Definition

Unter dem Plötzlichen Säuglingstod versteht man definitionsgemäß den plötzlichen und unerwarteten Tod eines Kindes, der sich weder aus der Anamnese noch aus der Obduktion erklären läßt. Die aus dem anglo-amerikanischen Sprachraum stammende Abkürzung "SIDS" für Sudden Infant Death Syndrome hat sich international als Bezeichnung für das beschriebene Phänomen durchgesetzt. Gemäß der Definition der zweiten internationalen Konferenz in Seattle im Jahre 1969 [Bergmann 1970] versteht man unter SIDS:

The sudden death of any infant or young child which is unexpected by history, and in which a thorough post-mortem examination fails to demonstrate an adequate cause of death.

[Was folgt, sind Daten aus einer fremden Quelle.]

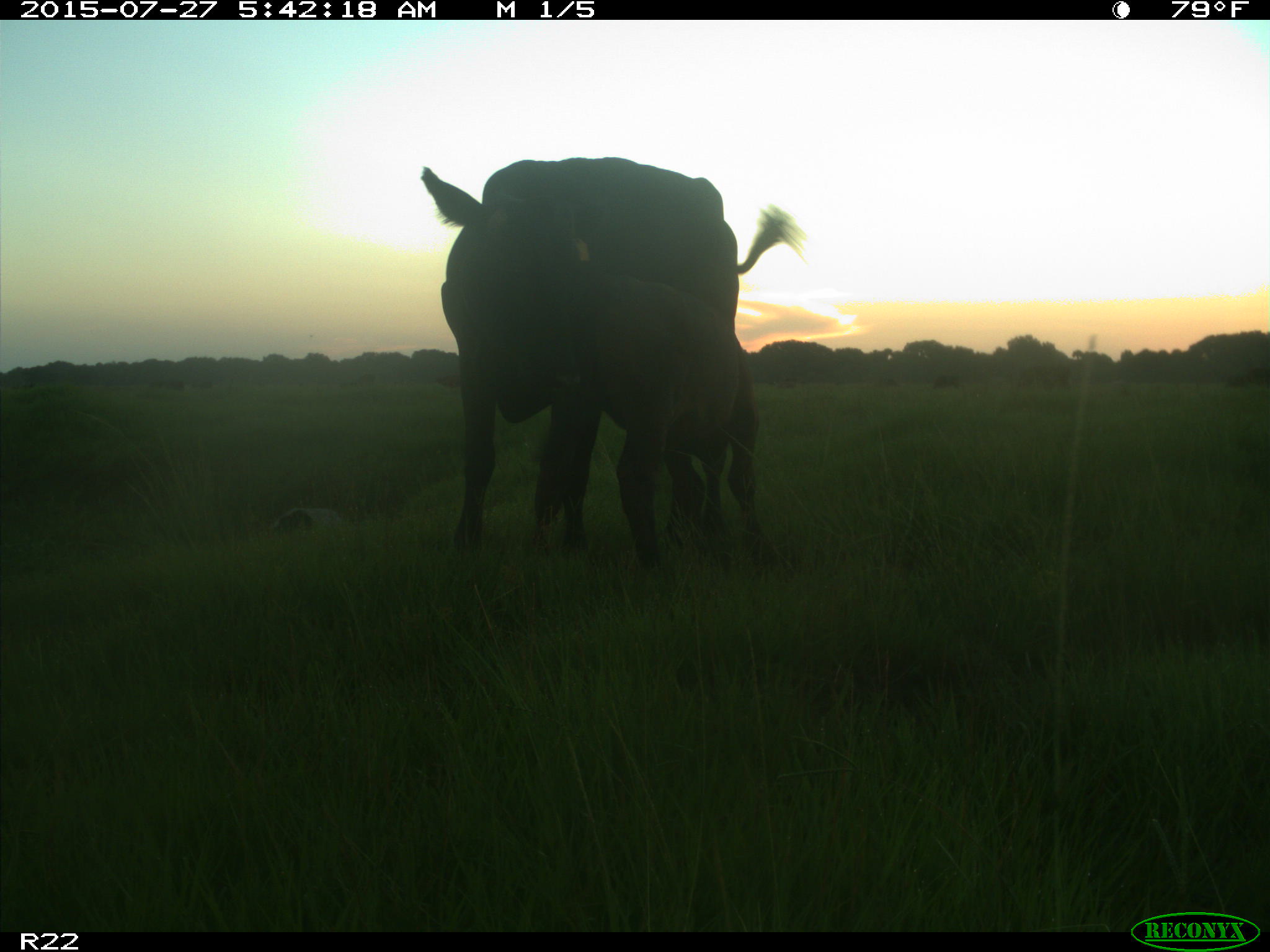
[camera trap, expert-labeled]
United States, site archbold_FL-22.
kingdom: Animalia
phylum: Chordata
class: Mammalia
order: Artiodactyla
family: Suidae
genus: Sus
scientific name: Sus scrofa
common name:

Zur Abgrenzung von plötzlichen Todesfällen im höheren Lebensalter wurde diese Definition 1993 auf der 13. Tagung der International Association of Forensic Sciences in Düsseldorf erweitert um den Zusatz:

Sudden death in infancy occurring in close temporal association with sleep and lacking explanation after post-mortem investigation.

Die meisten Autoren beziehen alle SIDS-Fälle im Alter von acht Tagen bis zur Vollendung des ersten Lebensjahres in ihre Untersuchungen ein, wenn auch von einigen Forschergruppen ältere Kinder bis zur Vollendung des zweiten oder dritten Lebensjahres unter dem Begriff SIDS subsumiert werden. Allen Fällen gemeinsam ist jedoch eine leere Anamnese und eine unergiebige Obduktion. Damit wird das SIDS zur Ausschlußdiagnose.


Schlaud M. Epidemiologie des Plötzlichen Kindstods (SID). In: Saternus K-S, Karimow S (eds). Säuglingssterblichkeit, Plötzlicher Kindstod (SID). Lübeck: Schmidt-Römhild; 1998.